**DATA PROVIDED**.
========
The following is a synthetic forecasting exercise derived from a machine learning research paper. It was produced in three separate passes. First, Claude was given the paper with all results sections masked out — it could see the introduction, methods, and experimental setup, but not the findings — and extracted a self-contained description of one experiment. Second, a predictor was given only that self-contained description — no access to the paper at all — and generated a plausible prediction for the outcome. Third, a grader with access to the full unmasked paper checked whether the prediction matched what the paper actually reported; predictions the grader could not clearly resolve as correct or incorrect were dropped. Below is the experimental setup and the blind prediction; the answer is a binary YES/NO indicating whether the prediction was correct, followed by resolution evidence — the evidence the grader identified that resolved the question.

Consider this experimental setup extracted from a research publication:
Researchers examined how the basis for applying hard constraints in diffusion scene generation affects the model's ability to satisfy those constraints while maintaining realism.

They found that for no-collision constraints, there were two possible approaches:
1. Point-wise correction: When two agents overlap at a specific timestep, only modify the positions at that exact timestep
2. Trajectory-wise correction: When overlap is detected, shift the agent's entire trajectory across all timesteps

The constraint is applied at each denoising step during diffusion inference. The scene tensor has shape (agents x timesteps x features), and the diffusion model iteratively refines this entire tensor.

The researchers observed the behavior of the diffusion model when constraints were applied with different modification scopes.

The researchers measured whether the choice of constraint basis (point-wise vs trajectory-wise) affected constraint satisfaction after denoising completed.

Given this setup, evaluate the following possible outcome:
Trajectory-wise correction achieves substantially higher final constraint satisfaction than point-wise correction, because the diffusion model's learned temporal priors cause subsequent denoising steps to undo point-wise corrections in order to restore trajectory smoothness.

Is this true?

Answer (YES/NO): YES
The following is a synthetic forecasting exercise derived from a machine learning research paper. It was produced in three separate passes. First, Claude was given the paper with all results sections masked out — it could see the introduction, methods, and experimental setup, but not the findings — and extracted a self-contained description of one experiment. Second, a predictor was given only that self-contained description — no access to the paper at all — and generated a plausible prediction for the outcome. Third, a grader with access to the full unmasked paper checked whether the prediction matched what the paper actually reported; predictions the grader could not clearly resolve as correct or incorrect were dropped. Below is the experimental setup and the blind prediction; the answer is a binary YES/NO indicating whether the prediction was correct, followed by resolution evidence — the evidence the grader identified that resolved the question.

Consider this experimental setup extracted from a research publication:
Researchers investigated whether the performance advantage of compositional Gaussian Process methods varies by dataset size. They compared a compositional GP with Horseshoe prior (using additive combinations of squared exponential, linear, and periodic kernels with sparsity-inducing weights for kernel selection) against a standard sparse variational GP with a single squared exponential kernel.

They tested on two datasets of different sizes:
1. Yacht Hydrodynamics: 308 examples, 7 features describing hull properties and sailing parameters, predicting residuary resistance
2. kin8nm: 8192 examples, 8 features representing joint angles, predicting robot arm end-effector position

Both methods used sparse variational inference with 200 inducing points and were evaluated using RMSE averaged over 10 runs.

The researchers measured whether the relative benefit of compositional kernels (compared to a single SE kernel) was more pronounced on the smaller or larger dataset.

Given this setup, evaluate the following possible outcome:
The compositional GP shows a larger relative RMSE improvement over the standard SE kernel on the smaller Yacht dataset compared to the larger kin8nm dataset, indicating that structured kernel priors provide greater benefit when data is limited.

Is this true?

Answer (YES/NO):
========
**EXERCISE AIM**.
Scan the material for "applied" and copy the lines that hold it.

**OUTPUT OF THE EXERCISE**.
The constraint is applied at each denoising step during diffusion inference. The scene tensor has shape (agents x timesteps x features), and the diffusion model iteratively refines this entire tensor.
The researchers observed the behavior of the diffusion model when constraints were applied with different modification scopes.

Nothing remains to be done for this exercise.